The following is an example process for designing summary tables:

1. Collect a good sampling of queries. These may come from user interviews, testing/QA queries, production queries, reports, or any other means that provide a good representation of expected production queries.

2. Analyze the dimension hierarchy levels, dimension attributes, and fact table measures that are required by each query or report.

3. Identify the row counts associated with each dimension level represented.

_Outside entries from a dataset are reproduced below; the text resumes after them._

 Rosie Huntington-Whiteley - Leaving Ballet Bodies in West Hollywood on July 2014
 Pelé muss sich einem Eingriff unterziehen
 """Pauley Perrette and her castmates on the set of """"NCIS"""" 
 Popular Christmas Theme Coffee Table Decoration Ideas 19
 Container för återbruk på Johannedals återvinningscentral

4. Balance the most commonly queried dimension levels against the number of rows in the resulting summary tables. A goal should be to design summary tables that are roughly 1/100th the size of the source fact tables in terms of rows (or less). Also, minimize the columns that are carried in the summary table in favor of joining back to the dimension table. The larger the summary table, the less performance advantages it provides.

Analysis Services

Those who are familiar with the workings of SQL Server Analysis Services (SSAS) may have already noticed that many of the recommendations in this paper come with SSAS by default. The performance advantages in SSAS come directly by its inherent ability to determine the best pre-aggregation algorithms and dynamically navigate through dimensional data. In most cases, it outperforms the relational data warehouse simply because this type of querying is what it is designed to do.

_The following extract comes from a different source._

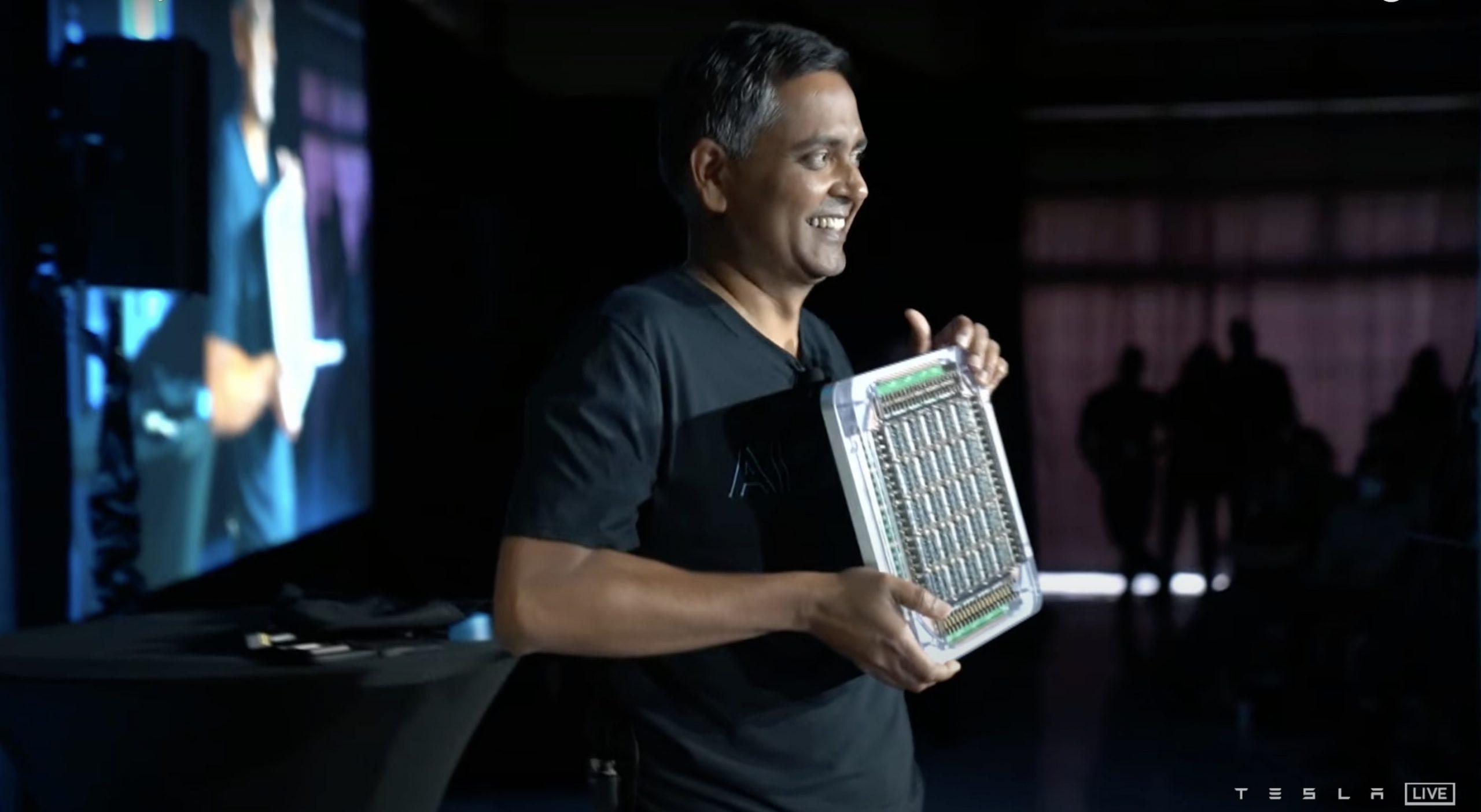 Tesla-dojo-supercomputer-chip-4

There may be inhibitors to moving to Analysis Services, perhaps because of the added expense of a separate server and the perceived time needed to process cubes. The latter, however, is very similar to the concept of updating summary tables with new information during or after ETL processing. Analysis Services is the preferred platform for reporting on aggregated data and trend analysis of data warehouse information. Following are a set of advantages and disadvantages for Analysis Services to help you decide whether it is a good option for your environment.

Advantages

• Many of the manual processes mentioned in this white paper, particularly regarding pre-aggregation, are built into Analysis Services.

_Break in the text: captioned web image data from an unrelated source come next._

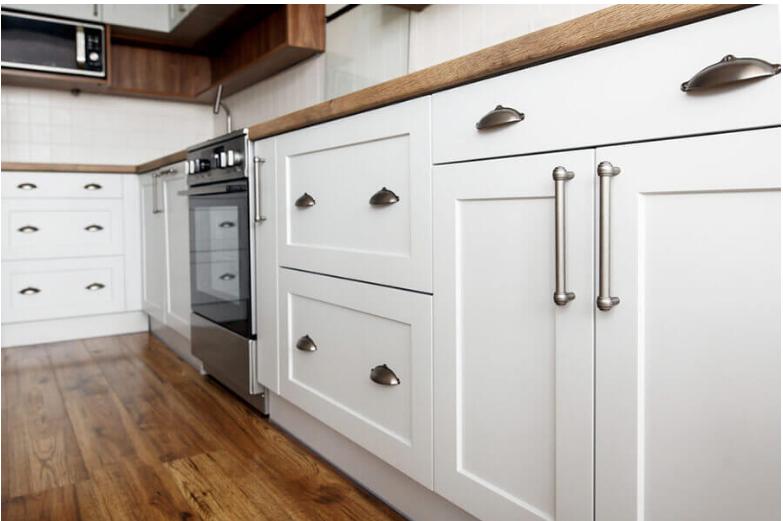 Thiết kế tủ bếp hiện đại kết hợp tay nắm hình bán nguyệt và tay nắm chữ D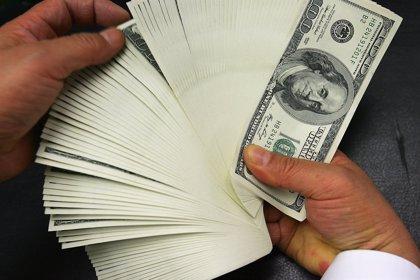 Un taxista devuelve 300.000 dólares a un pasajero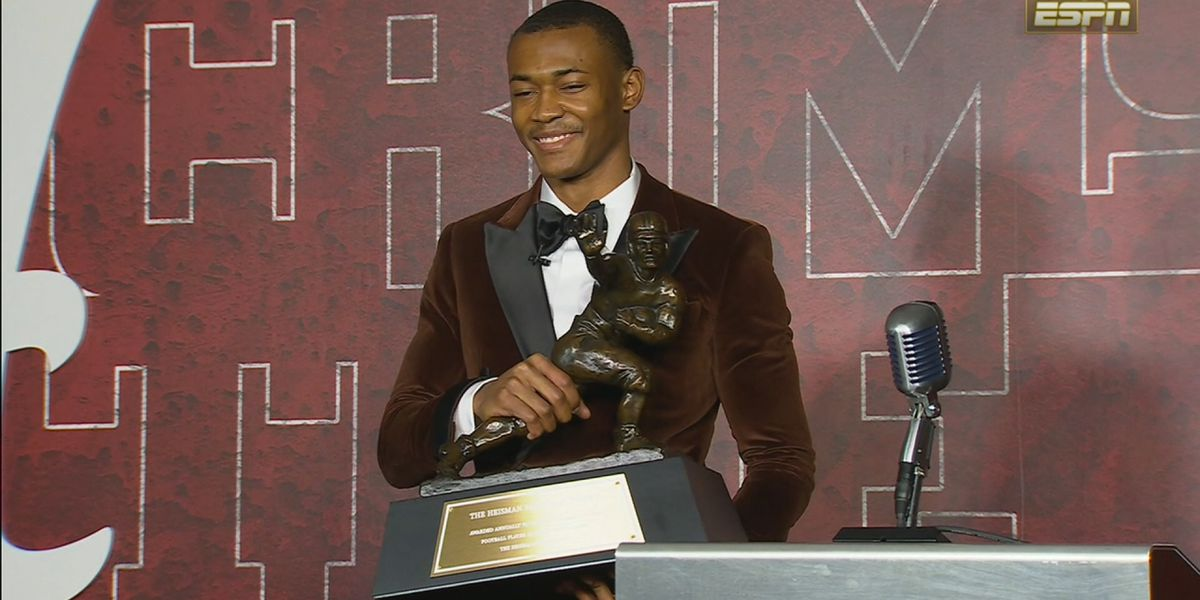 Alabama WR DeVonta Smith wins Biletnikoff Award, Walter Camp Player of the Year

• There is a semi-automated process that analyzes queries submitted to the server over time and allows the administrator to specify a modification to the aggregation design based on those queries (usage-based optimization).

• Several third-party applications are designed to read SSAS metadata and present a user-friendly ad hoc query interface.

• No explicit report model has to be designed; Report Builder can generate a model directly from SSAS cubes.

• Aggregation design is more flexible.

• Query performance for queries that aggregate along predefined dimension hierarchies tends to be much faster.

Disadvantages

• Programmatic access of SSAS data must utilize MDX (Multidimensional Extensions), a language that is far less known and less intuitive than Transact-SQL.

• There is little overlap in skill sets between SQL Server and Analysis Services, requiring existing personnel to develop the new skill set or the direct hiring of this skill set.

• Cube (measure group) and dimension processing can be less flexible than explicitly maintaining summary tables. SSAS may trigger a full measure group or dimension process even when it is not really required.

• Not all data may have a home in the cube.

• Queries that must touch each fact in a large fact table (because no aggregates are available to make them go faster) may run much slower on SSAS than the equivalent Transact-SQL query on SQL Server.

A process for designing summary tables

Designing summary tables is not an easy task and requires a fair amount of analysis of the expected or observed query load from reporting and ad hoc queries. If you don’t have any of this information, you can go back to operational reports that are of the greatest value to the business users. Focus on those that they rely upon heavily since there will be many stale reports that are not useful input to this process. Keep in mind that you want to design as few summary tables as possible to satisfy the largest number of queries.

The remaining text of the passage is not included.